Robert Sampson responds to my short book review

by on April 15, 2012 at 5:10 pm in Books | Permalink

Prof. Cowen -  your Marginal Revolution blog earlier today was brought to my attention…A quick note on your selection/transparency comment, which I found of interest.  One of the ways that traditionally conceived “selection”/individual effects are neighborhood effects is when the former are an outcome of the latter.  It is common in the literature in sociology or psychology at least to see controls for the mediating pathways through which neighborhoods (or really, any context) might plausibly work.   For example, we typically see controls for all kinds of family and individual characteristics (including learning), almost all of which are at least potentially influenced by context.  Controlling them can thus have the result of eliminating the neighborhood coefficient, which is usually interpreted as evidence for selection as the governing process.  But in this example selection factors are themselves neighborhood effects, the basis in part for my reversing a common claim.   A number of recent papers independent of my own work have shown a variant of this process (e.g, http://www.ssc.wisc.edu/soc/faculty/pages/docs/elwert/Wodtke%20Harding%20Elwert%202011.pdf).  Although often technical, behind the development of these models is an important substantive point I think.   Part V of the book also delves into residential migration flows and higher-order structures as another kind of mechanism,  including how changing characteristics of neighborhoods influence residential selection.

More generally, I do not view choice/selection and context as an either/or proposition, and as an economist I am guessing you might agree. (Sociologists are typically structural determinists, but that is another story).  At Chicago I was influenced by Heckman and his arguments on modeling selection and the often misleading faith put on experiments as revealing causality).  Although I tried to examine neighborhood selection seriously, the main motivation of the book was to build up the social science of measuring and conceptualizing the neighborhood and spatial dimensions of social life.  Massey’s recent review of my book I think captures the essence of what I was trying to accomplish in terms of contextualizing human behavior and choice/selection — http://www.sciencemag.org/content/336/6077/35.summary.

Michael G Heller April 15, 2012 at 6:05 pm

Another example of a non-fiction author “fussing over his books even after they were published” (previous post).

Further examples see here:
http://www.project-syndicate.org/blog/utopia–fiction-or-reality-

Also, what’s wrong with sociologists being structural determinists?

Stephen Williams April 15, 2012 at 6:18 pm

” The main motivation of the book was to build up the social science of measuring and conceptualizing the neighborhood and spatial dimensions of social life.
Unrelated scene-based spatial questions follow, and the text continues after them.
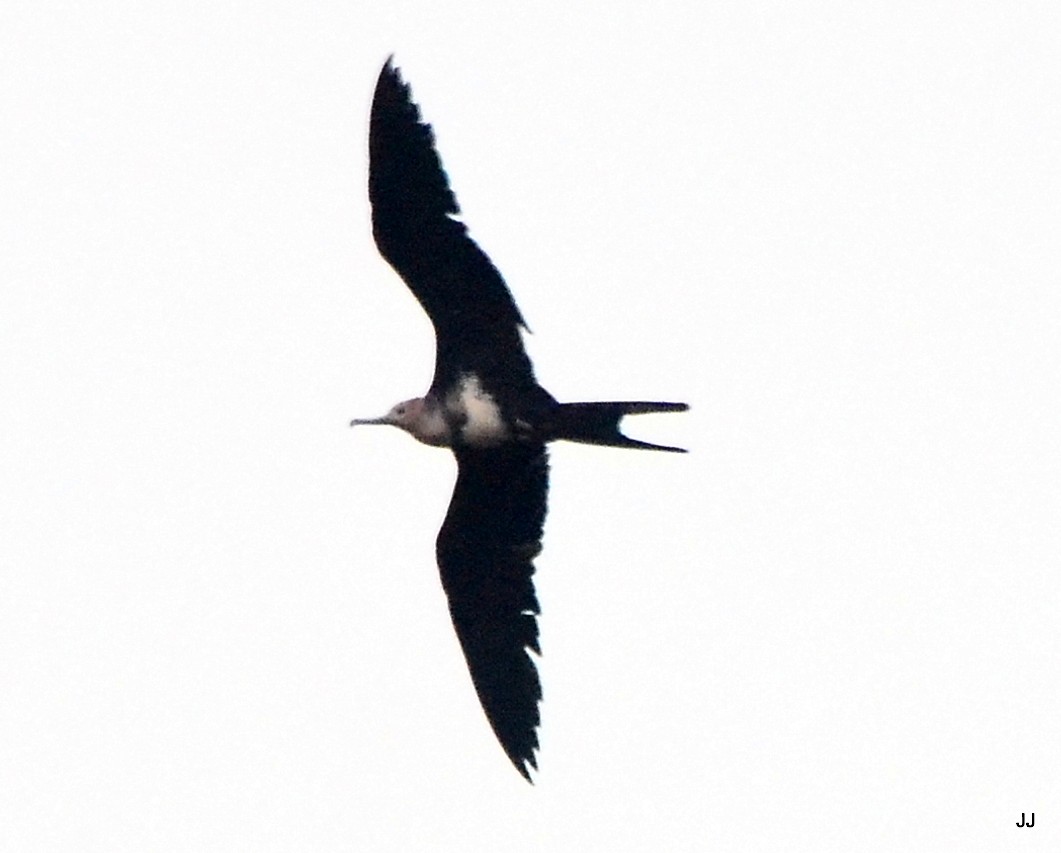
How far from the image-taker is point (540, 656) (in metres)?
11.2

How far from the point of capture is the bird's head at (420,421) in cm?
1088

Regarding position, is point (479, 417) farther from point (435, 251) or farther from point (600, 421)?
point (435, 251)

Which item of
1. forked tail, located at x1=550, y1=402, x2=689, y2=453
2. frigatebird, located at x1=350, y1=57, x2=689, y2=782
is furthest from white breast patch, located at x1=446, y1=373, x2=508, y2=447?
forked tail, located at x1=550, y1=402, x2=689, y2=453

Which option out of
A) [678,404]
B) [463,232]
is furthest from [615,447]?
[463,232]

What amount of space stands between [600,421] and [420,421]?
909 millimetres

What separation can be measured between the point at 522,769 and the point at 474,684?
41 centimetres

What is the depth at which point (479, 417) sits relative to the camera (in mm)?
10734

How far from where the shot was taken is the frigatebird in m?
10.2

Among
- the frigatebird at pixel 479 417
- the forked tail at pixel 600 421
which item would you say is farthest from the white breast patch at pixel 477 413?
the forked tail at pixel 600 421

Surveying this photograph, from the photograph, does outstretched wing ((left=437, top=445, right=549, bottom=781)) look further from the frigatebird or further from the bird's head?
the bird's head

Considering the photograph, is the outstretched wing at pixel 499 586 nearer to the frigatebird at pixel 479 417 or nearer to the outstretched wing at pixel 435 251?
the frigatebird at pixel 479 417

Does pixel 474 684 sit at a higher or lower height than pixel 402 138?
lower

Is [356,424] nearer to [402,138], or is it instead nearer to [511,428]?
[511,428]

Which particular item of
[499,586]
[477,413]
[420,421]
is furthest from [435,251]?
[499,586]
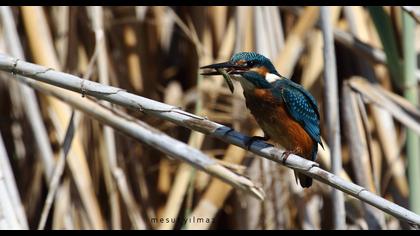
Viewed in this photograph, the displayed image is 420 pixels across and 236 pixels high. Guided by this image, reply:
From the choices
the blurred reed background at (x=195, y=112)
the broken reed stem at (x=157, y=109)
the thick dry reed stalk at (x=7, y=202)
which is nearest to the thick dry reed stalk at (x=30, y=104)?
the blurred reed background at (x=195, y=112)

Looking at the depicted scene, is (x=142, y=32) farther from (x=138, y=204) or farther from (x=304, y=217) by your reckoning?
(x=304, y=217)

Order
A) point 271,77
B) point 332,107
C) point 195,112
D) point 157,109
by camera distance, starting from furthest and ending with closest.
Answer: point 195,112 → point 332,107 → point 271,77 → point 157,109

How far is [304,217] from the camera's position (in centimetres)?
287

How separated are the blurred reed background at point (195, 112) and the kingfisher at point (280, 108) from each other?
1.30 ft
Massey’s recent review of my book I think captures the essence of what I was trying to accomplish in terms of contextualizing human behavior and choice/selection”
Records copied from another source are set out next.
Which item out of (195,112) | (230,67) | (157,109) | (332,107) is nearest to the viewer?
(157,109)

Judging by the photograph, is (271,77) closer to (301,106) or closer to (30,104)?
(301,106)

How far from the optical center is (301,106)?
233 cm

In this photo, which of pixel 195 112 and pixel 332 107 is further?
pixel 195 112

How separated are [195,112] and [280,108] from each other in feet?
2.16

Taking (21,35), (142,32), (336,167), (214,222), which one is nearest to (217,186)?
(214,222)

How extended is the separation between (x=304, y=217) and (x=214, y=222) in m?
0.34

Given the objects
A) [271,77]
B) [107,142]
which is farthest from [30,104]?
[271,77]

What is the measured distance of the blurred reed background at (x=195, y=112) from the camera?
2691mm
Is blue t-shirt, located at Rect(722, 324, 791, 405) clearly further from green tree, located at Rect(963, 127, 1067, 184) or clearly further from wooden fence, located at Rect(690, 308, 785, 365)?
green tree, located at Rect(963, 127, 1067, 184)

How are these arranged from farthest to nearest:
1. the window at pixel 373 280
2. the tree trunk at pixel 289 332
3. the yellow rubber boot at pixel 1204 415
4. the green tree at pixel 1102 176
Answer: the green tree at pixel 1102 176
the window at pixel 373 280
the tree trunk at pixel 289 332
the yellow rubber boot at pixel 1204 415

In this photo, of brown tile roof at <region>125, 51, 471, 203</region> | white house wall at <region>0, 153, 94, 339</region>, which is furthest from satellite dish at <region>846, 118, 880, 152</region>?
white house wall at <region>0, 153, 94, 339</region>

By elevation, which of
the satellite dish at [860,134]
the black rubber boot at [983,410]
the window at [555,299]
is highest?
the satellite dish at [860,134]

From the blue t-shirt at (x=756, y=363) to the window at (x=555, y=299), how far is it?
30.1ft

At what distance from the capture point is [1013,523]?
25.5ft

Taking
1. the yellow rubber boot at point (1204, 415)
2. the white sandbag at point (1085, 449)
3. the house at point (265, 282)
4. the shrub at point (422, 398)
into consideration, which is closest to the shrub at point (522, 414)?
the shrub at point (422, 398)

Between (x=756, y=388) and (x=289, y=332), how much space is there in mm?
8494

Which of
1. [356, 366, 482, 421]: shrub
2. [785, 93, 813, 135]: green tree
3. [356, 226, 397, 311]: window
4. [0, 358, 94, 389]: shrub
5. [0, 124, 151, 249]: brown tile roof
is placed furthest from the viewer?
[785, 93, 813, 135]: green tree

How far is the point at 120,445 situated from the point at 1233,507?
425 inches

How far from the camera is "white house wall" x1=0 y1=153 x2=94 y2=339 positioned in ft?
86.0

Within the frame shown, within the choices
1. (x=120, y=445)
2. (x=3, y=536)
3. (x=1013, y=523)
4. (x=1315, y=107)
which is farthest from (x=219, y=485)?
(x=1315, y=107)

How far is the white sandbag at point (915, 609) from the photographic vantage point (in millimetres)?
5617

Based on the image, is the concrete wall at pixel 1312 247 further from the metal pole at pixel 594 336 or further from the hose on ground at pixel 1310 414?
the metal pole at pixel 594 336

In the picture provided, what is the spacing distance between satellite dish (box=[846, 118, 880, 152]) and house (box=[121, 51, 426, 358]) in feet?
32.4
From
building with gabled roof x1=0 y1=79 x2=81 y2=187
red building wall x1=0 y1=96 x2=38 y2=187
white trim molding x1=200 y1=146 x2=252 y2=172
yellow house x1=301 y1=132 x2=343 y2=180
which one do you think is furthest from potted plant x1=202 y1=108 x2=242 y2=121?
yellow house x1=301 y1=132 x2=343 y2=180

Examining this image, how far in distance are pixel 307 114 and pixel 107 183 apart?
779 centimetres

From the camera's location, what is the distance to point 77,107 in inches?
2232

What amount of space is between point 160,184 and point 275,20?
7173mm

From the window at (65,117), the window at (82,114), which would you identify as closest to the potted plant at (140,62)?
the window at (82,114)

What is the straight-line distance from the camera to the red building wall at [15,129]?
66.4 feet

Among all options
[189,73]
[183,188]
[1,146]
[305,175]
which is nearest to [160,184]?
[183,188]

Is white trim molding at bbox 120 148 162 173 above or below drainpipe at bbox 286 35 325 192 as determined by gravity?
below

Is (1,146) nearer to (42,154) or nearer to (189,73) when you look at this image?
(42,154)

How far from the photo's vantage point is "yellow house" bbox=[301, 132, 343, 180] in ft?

Why can’t he express himself in clear language? Language such as this closes out most of the reading public. I suppose it would be a good soporific.

The Engineer April 16, 2012 at 9:51 am

I agree. Lots of jargon. Completely unnecessary, if one were actually trying to start a conversation with normal people.

Bill April 15, 2012 at 6:55 pm

If you were to say that neighborhoods have reinforcing network effects, most economists would understand it.

Here is a book review that puts it in better english:\

http://www.press.uchicago.edu/ucp/books/book/chicago/G/bo5514383.html

Jeff April 16, 2012 at 12:03 am

While I agree with Stephen Williams comment above, what Sampson describes sounds a lot like multi-collinearity and/or simultaneity problems. You deal with the first be getting more data or using some kind of shrinkage estimator. For the second, find some instrumental variables.